ということで下記の対策が勧められています。
- Change your password on Twitter and on any other service where you may have used the same password.
- Use a strong password that you don't reuse on other websites.
- Enable login verification, also known as two factor authentication. This is the single best action you can take to increase your account security.
- Use a password manager to make sure you're using strong, unique passwords everywhere.
- Twitter のパスワードを変更し、同じパスワードを他のサービスでも使用している場合は、そのサービスのパスワードも変更してください
- (パスワードを変更する場合は) 他のサービスで使用しておらず、かつ推測しにくいパスワードを使用してください
- アカウントの安全性を高める最も有効な方法として、ログイン認証 (2段階認証) を有効にしてください
- パスワードマネージャーを使用して、すべての場所で推測されにくいパスワードを使用するようにしましょう
1番目の 「同じパスワードを他のサービスでも使用している場合は」 については基本的に問題外なので今すぐやめましょう。今回の件にかかわらず、各サービスで必ず異なるパスワードを使用すべきです。
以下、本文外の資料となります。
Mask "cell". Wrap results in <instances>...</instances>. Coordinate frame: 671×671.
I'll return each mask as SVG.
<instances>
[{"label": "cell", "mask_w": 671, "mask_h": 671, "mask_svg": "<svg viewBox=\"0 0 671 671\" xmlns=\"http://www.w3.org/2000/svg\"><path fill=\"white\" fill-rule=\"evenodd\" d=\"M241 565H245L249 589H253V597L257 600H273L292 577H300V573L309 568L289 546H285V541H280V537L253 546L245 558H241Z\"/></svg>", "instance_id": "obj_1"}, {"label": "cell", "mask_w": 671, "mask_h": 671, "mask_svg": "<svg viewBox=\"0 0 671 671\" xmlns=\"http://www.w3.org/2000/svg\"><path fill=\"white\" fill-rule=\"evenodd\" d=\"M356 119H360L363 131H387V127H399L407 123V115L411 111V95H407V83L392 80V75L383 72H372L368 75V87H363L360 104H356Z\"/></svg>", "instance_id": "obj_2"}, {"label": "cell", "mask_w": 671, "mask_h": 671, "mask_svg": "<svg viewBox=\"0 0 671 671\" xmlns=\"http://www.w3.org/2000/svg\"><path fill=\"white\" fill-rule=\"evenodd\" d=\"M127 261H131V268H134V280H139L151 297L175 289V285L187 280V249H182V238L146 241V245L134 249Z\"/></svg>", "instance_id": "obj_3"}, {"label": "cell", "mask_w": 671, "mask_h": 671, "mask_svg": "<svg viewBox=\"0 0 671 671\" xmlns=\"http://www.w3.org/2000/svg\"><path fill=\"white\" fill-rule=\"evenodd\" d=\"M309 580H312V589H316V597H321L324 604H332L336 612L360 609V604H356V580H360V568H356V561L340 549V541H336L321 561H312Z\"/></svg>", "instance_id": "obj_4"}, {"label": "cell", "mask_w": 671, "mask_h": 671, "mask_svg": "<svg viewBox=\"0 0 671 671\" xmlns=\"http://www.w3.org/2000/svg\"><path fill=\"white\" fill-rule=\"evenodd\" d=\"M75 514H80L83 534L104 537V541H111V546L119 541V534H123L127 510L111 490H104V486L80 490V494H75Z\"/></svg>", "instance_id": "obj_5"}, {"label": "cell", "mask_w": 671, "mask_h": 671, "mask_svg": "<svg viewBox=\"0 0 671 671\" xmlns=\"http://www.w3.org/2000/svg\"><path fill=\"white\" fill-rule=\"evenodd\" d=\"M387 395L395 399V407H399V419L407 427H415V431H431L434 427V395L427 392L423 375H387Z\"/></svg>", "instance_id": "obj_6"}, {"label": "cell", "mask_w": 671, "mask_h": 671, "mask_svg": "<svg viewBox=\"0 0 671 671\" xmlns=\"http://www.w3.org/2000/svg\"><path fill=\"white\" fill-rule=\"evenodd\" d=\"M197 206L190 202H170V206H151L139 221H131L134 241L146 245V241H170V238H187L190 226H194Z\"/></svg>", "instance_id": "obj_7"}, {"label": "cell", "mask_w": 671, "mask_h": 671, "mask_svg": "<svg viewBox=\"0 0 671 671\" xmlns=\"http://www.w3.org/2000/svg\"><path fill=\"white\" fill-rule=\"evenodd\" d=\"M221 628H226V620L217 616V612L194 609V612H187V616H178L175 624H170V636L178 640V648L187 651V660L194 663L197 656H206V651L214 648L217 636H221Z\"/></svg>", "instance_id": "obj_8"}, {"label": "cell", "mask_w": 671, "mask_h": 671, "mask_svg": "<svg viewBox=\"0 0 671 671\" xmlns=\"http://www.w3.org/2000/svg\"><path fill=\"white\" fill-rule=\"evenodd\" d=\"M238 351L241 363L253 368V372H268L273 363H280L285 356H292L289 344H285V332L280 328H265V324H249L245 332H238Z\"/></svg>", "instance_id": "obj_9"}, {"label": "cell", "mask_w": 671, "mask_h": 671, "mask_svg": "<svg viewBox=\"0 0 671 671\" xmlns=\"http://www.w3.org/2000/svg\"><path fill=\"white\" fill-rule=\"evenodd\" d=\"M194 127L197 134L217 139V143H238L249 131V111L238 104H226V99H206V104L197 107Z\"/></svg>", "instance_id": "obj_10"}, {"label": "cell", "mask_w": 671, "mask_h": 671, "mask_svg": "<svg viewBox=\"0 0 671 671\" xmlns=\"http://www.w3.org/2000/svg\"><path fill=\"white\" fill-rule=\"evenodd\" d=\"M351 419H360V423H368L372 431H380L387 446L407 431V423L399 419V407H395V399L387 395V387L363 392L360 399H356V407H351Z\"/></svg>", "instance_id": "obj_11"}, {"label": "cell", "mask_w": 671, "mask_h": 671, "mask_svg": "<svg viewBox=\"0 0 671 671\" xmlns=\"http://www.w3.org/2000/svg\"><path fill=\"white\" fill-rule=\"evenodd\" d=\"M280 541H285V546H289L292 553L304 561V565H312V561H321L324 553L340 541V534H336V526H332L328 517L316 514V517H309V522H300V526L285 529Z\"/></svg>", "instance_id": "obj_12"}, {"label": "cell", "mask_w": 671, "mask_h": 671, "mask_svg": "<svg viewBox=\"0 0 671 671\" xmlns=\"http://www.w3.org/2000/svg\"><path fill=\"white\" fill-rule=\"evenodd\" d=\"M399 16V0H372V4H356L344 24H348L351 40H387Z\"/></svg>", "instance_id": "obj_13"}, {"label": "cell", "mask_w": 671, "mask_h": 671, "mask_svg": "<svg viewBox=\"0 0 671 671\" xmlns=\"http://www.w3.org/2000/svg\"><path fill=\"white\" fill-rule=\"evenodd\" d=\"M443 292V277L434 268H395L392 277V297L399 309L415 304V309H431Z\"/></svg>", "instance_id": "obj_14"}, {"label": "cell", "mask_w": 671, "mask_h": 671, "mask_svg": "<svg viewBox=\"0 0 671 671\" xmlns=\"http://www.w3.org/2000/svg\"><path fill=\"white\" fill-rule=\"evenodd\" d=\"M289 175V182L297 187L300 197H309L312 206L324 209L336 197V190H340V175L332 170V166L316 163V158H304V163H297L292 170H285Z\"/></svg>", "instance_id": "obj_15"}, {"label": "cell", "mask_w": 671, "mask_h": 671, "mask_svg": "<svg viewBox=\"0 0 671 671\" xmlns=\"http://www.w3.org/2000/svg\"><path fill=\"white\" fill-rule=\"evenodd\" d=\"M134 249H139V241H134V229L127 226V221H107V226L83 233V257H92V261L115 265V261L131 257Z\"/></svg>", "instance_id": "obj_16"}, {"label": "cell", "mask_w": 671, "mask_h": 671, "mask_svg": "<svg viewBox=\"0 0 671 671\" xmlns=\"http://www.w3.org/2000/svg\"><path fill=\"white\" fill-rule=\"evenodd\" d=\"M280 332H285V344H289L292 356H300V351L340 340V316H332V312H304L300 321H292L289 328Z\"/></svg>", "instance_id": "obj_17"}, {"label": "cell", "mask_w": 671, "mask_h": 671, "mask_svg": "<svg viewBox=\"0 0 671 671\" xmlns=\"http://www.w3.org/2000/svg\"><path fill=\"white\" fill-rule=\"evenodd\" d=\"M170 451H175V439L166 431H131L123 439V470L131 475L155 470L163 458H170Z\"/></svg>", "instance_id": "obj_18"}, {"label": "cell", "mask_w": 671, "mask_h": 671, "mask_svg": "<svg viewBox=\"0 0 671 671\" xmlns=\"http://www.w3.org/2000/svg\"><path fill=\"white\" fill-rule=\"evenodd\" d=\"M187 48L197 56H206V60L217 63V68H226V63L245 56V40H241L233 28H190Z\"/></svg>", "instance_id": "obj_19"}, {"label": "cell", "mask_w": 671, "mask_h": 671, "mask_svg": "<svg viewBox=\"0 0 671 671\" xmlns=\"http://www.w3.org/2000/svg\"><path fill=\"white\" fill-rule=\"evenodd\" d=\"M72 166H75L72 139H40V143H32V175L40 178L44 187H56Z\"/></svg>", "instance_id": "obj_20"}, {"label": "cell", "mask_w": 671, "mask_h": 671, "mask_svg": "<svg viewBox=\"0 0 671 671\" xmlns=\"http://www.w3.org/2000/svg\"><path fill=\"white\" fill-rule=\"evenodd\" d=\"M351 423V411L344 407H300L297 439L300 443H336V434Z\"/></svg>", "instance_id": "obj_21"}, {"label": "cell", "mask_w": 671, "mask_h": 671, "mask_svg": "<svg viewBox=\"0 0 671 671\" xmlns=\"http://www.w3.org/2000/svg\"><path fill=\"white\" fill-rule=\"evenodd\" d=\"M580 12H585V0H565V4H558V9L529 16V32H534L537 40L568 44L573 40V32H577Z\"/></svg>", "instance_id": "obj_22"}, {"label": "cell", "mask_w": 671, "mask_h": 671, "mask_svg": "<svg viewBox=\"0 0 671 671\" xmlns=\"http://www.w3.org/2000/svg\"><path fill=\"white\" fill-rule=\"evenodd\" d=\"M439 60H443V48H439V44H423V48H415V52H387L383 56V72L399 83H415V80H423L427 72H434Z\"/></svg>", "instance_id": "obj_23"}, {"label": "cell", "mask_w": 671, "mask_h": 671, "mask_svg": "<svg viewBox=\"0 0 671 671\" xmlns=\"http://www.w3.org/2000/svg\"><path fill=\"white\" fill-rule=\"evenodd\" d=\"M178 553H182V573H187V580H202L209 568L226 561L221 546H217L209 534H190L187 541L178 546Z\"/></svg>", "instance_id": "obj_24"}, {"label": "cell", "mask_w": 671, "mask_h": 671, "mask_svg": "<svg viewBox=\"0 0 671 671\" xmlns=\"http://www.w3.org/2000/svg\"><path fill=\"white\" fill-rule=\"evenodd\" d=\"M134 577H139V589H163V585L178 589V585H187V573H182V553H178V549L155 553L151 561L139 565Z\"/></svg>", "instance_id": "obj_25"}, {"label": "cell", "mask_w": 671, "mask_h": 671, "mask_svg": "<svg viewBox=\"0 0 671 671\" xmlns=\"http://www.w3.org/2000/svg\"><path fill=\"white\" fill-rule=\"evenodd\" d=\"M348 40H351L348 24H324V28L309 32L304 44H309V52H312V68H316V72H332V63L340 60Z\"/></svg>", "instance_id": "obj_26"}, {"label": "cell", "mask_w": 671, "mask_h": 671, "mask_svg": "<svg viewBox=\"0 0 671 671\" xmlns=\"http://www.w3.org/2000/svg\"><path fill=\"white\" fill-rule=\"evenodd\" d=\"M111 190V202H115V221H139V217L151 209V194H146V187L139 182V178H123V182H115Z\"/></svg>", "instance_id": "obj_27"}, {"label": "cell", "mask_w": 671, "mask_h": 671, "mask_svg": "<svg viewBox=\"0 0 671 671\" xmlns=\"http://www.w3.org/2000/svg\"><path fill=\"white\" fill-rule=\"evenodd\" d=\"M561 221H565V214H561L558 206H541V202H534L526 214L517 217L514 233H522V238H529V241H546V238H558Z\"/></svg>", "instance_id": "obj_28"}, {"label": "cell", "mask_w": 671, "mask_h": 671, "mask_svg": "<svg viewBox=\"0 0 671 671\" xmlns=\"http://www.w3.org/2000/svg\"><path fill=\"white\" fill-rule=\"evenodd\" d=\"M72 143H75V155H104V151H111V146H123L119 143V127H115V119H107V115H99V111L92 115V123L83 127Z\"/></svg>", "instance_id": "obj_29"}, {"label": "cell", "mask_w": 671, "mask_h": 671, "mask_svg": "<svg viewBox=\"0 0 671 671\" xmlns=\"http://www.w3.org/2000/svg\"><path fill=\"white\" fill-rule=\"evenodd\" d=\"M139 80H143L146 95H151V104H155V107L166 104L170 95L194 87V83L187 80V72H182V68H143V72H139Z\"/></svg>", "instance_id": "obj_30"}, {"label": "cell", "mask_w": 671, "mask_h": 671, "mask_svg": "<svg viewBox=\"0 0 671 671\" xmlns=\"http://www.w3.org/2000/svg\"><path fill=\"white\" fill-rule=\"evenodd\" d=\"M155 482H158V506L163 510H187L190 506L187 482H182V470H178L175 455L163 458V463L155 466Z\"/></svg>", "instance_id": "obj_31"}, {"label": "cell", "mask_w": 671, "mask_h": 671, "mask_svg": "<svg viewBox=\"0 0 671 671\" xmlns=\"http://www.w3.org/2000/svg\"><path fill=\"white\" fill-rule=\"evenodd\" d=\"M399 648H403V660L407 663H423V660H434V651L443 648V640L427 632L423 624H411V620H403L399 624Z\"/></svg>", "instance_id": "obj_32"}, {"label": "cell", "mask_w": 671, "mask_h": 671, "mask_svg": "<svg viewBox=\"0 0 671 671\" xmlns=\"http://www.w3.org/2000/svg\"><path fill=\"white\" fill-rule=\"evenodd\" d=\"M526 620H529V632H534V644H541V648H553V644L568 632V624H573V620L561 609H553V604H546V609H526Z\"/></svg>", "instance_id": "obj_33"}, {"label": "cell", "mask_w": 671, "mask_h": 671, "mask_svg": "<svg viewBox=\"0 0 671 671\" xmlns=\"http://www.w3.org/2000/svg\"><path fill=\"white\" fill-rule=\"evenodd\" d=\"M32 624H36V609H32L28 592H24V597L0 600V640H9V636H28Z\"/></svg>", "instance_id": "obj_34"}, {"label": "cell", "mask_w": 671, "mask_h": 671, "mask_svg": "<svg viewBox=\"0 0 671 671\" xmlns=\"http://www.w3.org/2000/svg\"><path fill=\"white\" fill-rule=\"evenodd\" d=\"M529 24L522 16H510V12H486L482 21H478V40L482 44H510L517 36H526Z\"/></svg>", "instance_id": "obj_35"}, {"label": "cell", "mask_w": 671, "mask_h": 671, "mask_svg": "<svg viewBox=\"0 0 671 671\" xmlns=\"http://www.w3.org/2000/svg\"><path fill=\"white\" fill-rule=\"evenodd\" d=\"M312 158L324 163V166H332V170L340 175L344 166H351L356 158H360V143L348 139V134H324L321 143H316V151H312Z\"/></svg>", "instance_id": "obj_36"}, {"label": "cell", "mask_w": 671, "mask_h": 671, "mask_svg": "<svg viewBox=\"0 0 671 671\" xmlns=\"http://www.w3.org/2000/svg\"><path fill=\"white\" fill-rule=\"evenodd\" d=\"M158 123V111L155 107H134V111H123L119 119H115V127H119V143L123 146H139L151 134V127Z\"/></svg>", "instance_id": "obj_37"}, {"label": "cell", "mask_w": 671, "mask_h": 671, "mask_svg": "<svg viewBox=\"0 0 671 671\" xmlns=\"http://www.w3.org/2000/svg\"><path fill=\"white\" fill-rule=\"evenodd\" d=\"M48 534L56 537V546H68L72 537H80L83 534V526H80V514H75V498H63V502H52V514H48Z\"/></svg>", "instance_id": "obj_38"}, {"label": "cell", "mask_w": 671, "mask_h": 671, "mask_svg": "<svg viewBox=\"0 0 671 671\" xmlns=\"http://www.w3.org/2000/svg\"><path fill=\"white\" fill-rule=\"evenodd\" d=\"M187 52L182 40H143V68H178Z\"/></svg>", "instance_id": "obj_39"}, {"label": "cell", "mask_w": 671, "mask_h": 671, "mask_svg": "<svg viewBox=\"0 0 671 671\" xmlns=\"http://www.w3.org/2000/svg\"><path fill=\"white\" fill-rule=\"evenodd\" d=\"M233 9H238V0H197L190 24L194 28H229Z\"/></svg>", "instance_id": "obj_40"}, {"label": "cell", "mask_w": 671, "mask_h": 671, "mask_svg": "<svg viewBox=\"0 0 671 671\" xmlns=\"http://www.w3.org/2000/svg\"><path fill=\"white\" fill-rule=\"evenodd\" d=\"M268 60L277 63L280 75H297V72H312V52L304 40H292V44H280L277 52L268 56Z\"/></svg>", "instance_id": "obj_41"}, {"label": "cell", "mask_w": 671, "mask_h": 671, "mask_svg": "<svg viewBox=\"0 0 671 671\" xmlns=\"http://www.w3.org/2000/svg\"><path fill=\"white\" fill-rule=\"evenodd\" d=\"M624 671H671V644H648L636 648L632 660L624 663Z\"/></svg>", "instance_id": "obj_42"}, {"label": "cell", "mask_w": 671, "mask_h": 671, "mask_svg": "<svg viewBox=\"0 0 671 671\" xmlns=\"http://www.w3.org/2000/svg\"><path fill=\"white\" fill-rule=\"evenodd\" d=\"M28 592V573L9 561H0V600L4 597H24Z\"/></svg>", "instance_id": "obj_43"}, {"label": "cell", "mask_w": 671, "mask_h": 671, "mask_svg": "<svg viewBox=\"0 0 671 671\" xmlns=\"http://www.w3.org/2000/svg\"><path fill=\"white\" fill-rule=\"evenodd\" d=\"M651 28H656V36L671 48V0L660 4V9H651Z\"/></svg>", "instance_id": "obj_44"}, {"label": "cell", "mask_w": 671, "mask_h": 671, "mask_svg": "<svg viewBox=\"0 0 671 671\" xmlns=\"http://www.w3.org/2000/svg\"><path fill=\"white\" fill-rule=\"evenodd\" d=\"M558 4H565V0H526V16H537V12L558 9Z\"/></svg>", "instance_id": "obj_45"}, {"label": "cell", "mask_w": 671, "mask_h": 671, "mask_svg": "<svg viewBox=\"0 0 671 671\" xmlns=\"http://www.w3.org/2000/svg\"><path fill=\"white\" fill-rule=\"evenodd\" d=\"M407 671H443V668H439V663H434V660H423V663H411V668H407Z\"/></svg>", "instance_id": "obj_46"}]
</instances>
また、パスワードを変更する場合でも、強固なパスワードを設定しましょう。パスワードマネージャーにはパスワードを生成する機能が付いていたりしますので、そういうものを利用して、最低でも 10~12 文字以上あるランダムな文字列による推測されにくいパスワードを設定するとよいでしょう。
2段階認証が重要
パスワードをどんなに複雑な文字列に設定しても、何らかの理由で漏れるときは漏れるもんです。そこで、より安全性を高める方法として、2段階認証を有効にしましょう。
具体的な方法は下記のヘルプを見ればわかると思います。
登録した携帯電話番号に対して SMS で認証コードを送信する方法と、サードパーティの 2段階認証用トークンソフトウェアを使用した方法が選択できますが、私の場合は Google が提供している 「Authenticator」 を使用しています。iOS 用、Android 用はそれぞれ下記でダウンロード可能です。
ということで、私は 2段階認証をすでに有効にしていましたが、今回の件をうけて、念のためパスワードの変更も行いました。
現在設定しているパスワードが他のサービスと使い回している、推測されやすい、あるいは短いパスワードを設定してしまっているという場合はこの機会に変更をお勧めします。
また 2段階認証を有効にすることで、アカウントを乗っ取られたりという被害から身を守ることができますので、可能な限り有効にしておくとよいでしょう。